Through the media, written, electronic and the Internet, they put in place a vigorous negative campaign to discredit and denigrate not only the Hispanic Mayor, but the entire City of Lawrence. Unfortunately for them, it looks like putting this dirty negative campaign against Lawrence in the media was a terrible mistake.

This cruel, merciless and unjust bombardment of negativity mainly against the Hispanic community and sponsor by those groups opposed to the first administration led by a Hispanic mayor in the New England region, has strongly united the residents behind our mayor. This negativity has made our city of Lawrence, two different cities diametrically opposed to each other, at least in the perception of the reality and the methods and purpose of government to move this city forward.

The first of the two cities, we will name it Lawrence A. This city has been called with disdain and disrespect the “City of the Damned” or “godforsaken city in the U.S.” This city of Lawrence is like a damn jungle inhabited by wild mammals, idiots and illiterates of Dominican and Puerto Rican background, who have invaded this land arbitrarily to live on charity.

This hell on earth, where no law and order exist, is like a desolate war zone where evil and crime prevail. This fictitious and vulgar Lawrence is a city plagued by corruption, lawlessness and deception — This is a City of Lawrence very different from the city where we are raising our children.

In this unique place called Lawrence, former residents who left their homeland, they once loved, now they are clamoring for a state takeover of the city government and asking for immediate deployment of the National Guard to pacify us because they are not in power any more.

The other city, we’ll call it Lawrence B. This is a real city with great pride. The one we have named “The Great City of Lawrence.” This is a city of hopes and dreams; a city of immigrants hungry for a better future. A Lawrence populated mostly by men and women representing honest and hardworking people from the entire community with great respect for the historical reasons that led to the founding of The Great City of Lawrence in 1845.

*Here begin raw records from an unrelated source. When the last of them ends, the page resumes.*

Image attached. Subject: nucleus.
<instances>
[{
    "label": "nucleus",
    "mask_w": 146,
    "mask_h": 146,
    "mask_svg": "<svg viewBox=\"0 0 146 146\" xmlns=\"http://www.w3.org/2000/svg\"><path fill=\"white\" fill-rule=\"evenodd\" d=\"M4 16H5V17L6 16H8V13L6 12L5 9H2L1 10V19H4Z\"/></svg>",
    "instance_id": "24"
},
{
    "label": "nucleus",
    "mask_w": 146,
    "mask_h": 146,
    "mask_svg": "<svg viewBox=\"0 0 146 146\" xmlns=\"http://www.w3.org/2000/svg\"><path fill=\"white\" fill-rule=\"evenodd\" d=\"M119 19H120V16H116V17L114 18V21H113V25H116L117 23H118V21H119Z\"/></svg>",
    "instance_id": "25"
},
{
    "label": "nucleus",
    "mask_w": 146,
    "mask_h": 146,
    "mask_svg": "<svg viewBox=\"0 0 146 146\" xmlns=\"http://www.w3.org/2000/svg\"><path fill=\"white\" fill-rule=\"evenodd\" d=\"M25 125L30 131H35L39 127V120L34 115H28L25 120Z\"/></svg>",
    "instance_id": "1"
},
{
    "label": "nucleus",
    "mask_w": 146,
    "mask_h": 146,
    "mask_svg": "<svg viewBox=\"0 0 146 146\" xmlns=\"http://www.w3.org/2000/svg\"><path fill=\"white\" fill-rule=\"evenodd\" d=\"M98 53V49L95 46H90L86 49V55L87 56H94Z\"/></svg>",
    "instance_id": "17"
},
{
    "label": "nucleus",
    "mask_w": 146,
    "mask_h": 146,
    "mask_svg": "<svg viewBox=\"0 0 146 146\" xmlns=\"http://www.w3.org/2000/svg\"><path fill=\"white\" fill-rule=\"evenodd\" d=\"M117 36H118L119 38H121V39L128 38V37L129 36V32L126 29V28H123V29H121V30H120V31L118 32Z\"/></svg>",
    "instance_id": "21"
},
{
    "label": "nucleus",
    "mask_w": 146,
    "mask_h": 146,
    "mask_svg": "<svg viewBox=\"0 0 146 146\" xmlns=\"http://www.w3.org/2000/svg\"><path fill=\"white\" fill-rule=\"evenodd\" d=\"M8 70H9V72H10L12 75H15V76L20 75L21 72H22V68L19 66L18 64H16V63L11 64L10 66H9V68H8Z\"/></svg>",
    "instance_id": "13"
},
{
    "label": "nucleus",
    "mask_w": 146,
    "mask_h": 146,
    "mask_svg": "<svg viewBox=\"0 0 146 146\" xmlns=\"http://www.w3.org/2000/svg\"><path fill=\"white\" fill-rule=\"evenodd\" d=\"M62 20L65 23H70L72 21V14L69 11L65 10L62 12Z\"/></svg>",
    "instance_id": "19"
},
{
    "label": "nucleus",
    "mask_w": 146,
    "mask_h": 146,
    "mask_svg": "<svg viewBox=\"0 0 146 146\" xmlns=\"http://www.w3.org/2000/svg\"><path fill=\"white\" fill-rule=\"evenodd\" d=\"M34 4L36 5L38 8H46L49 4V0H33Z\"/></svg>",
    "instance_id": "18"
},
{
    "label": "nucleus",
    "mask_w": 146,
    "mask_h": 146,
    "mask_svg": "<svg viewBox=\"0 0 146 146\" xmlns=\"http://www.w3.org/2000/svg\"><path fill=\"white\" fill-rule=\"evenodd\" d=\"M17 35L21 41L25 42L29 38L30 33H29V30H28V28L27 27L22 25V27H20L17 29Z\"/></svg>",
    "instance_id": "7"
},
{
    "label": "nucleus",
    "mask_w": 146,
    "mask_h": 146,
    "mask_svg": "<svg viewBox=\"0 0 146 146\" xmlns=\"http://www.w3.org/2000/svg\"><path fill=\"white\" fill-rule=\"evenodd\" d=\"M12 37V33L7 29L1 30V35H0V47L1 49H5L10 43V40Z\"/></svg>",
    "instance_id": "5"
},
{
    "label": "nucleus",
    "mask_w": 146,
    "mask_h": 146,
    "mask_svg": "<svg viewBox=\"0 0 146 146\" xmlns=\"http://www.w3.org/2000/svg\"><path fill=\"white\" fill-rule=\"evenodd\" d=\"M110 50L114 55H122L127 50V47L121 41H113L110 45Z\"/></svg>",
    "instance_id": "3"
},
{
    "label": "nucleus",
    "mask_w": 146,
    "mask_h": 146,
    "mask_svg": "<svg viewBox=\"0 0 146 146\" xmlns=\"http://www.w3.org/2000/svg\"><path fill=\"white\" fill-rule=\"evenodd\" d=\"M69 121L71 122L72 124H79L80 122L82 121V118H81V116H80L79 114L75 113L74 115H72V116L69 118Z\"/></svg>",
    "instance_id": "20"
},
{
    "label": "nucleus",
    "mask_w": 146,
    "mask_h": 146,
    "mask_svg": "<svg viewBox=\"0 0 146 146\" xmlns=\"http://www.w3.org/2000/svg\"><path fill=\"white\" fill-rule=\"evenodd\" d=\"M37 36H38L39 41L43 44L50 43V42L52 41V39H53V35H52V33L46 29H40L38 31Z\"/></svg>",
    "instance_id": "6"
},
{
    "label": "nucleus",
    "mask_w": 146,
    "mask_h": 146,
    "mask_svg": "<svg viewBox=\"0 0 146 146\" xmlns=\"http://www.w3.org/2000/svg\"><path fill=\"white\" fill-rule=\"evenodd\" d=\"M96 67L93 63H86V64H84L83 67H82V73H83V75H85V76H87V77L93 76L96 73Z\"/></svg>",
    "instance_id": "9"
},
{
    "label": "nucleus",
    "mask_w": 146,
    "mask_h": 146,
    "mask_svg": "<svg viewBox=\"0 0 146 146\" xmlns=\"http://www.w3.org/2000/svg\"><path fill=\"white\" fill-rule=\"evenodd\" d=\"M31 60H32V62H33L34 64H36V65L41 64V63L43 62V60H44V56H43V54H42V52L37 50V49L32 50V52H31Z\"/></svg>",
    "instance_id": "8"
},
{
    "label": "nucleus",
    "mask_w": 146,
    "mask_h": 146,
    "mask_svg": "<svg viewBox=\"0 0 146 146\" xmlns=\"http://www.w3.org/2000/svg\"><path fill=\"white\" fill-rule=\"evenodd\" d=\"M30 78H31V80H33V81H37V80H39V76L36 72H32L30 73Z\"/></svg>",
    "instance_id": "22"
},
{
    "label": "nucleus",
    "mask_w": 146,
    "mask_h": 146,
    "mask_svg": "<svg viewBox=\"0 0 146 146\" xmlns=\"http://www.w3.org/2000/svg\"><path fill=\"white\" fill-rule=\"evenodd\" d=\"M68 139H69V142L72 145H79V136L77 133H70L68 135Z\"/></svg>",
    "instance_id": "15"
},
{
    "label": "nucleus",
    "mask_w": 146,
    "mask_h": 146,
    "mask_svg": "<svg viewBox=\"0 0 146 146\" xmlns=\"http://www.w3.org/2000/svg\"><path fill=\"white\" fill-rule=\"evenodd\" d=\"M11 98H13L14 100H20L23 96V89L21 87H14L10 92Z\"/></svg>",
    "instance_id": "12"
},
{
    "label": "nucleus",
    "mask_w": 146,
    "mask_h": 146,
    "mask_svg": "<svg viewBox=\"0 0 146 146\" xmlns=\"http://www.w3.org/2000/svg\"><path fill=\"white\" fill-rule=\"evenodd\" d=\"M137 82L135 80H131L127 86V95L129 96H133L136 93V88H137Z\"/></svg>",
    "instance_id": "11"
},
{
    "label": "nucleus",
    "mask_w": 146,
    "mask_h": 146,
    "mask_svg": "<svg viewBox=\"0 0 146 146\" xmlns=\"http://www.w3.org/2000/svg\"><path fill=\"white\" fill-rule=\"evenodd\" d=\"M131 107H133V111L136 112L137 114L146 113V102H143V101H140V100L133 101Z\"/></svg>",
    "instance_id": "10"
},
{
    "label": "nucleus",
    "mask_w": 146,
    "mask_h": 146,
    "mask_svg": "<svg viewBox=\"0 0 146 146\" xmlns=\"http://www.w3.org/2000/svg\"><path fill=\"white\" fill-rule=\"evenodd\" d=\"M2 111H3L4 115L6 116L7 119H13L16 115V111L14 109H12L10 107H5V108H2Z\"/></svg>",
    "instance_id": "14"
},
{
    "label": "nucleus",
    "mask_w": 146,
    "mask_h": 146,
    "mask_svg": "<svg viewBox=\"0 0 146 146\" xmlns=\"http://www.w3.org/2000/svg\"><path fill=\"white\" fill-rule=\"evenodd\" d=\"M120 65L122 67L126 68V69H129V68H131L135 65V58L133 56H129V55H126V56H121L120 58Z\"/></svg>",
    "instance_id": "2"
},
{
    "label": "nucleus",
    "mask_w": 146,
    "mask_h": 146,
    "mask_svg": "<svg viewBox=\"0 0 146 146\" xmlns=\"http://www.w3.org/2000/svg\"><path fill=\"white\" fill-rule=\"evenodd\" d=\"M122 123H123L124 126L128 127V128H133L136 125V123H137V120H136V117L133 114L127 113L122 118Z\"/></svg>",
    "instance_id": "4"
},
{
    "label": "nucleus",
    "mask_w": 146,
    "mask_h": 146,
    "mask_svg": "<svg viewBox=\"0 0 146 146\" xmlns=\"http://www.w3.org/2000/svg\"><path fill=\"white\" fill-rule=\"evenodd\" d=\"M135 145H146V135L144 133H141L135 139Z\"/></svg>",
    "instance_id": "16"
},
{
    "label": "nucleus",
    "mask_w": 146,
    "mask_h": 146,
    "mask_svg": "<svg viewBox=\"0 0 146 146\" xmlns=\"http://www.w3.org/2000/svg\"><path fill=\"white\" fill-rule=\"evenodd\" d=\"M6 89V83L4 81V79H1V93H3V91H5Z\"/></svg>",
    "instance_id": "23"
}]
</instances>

Men and women who are parents of humble families committed to the goal of achieving the American dream, even if they have to work two or even three jobs to pay the rent and provide a decent standard of living for their families.

Lawrence B, the real one, is a city in which our families can walk the streets freely, safely; happily, without fear of being killed at any time by an imaginary sniper aiming an AK-47 at them. (That’s the impression that those affected by the negativity seem to have).

Fortunately, this horrible and dark City of Lawrence described as Lawrence A, the city of the damned, only exists deep inside the rotten and perverse minds of some people who, though living in neighboring cities and towns, remain tied to the economic interests in our city.

These voluntarily displaced citizens (nobody forced them to flee to other cities) appear seriously ill by feeding their spirits with the infamous content of racial bias in news reports exaggerated by The Eagle-Tribune, Boston Magazine or a bunch of cowards and irresponsible bloggers living like rats hiding behind pseudonyms spread on the Internet trying to tarnish the reputation of honest and hardworking people of this city.

These renegade groups, sponsoring this rampant negativity against the city and its administration, refuse to accept that Lawrence has changed. They refuse to understand that the Hispanic community, whom they seem to hate, is here to stay and now accounts for 73.8% of the total population of Lawrence.

They still refuse to accept the bitter reality: Over 24,000 people in the Latino community are registered voters with the ability, the right and the desire to govern ourselves.